疯狂跳动的脉搏,以及,她心里砰砰乱跳的小鹿。
翻来覆去,不断上演。
甚至,许愿还忍不住地再三回想两人对视的那一幕。
啊啊啊,她可是要做温豫爸爸的人啊!
哭哭睡在窗台上,发出轻微的带着气音的鼾声,许愿起床,站在窗台边,无意识的卷着哭哭的叶子玩儿,知道是许愿,哭哭翻了个身,蹭了蹭她的手指,眼也没睁。
她望着小楼房后面广袤的原野,夜晚风真大,吹得人心惊慌失措。
……
那晚之后,仿佛一切都没变,温豫还是每天做饭,会有她一份,会喂哭哭,会种小白菜,除了多了个哭哭,日子跟以前一样,平淡得不像末世。
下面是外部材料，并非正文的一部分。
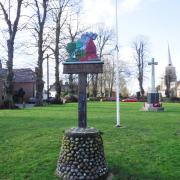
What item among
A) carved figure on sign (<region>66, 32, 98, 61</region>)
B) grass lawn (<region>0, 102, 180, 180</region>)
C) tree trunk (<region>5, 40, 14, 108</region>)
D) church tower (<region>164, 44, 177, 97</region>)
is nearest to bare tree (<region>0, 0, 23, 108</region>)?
tree trunk (<region>5, 40, 14, 108</region>)

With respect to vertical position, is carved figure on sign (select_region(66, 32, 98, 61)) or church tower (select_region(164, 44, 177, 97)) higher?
church tower (select_region(164, 44, 177, 97))

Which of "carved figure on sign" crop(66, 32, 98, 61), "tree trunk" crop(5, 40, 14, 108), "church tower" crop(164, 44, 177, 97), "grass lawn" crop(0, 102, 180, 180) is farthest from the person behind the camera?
"church tower" crop(164, 44, 177, 97)

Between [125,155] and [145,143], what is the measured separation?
5.06 ft

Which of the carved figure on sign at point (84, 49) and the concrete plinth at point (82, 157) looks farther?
the carved figure on sign at point (84, 49)

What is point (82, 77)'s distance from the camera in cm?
902

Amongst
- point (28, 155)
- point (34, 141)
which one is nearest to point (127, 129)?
point (34, 141)

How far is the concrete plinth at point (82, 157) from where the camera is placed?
27.2 feet

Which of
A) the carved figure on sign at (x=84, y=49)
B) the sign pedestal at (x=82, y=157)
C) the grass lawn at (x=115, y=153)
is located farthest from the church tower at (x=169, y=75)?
the sign pedestal at (x=82, y=157)

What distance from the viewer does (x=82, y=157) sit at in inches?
328

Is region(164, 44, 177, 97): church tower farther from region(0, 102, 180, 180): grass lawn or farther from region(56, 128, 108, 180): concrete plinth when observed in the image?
region(56, 128, 108, 180): concrete plinth

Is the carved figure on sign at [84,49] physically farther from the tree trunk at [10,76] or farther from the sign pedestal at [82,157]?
the tree trunk at [10,76]

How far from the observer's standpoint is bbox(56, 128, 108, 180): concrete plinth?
830 cm

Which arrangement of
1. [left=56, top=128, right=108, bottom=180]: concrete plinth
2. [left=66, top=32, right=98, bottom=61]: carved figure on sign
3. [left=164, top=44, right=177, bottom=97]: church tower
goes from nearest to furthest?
[left=56, top=128, right=108, bottom=180]: concrete plinth < [left=66, top=32, right=98, bottom=61]: carved figure on sign < [left=164, top=44, right=177, bottom=97]: church tower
但又好像变了点什么,温豫对她,变得礼貌有余,亲近不足。不会像之前一样等她,不会离她很近,不会逗她,不会再跟她斗嘴……
总结:温豫变得奇奇怪怪!
直到鲜浓的鱼汤味道顺着空气中风的流向遍布整个小院,许愿才从回忆里抽出身。
“主人!吃饭啦!”哭哭开心的跳了出来,“今天的鱼汤是我熬的喔!”
“来了!”
许愿回头望了一眼。
远处的落日余晖轻轻柔柔地落在这些蠢蠢欲动的植物上,疯长的枯草身上,疲惫的黄色几乎要和黄昏融为一体,天地寂静,只余风声哭嚎。
末世的肃杀,不会总是止步于此的。
离小楼房大约三百米远的地方,一场惨烈的厮杀结束,领头的女人倒在同伴怀里。
几具丧尸的尸体静静躺在这里,腐朽的头颅被人残暴地以各种各样的异能打开,不知名的异能者的血和它们的血混合在一起,发出难闻的气味。
曾经的人类,和现在的人类,已然不共戴天,遇上的时候,不是你死,就是我亡。
吸血枯草、丧尸、异能者,在这样的世界里,无论何种生命,都是这样的渺小和脆弱。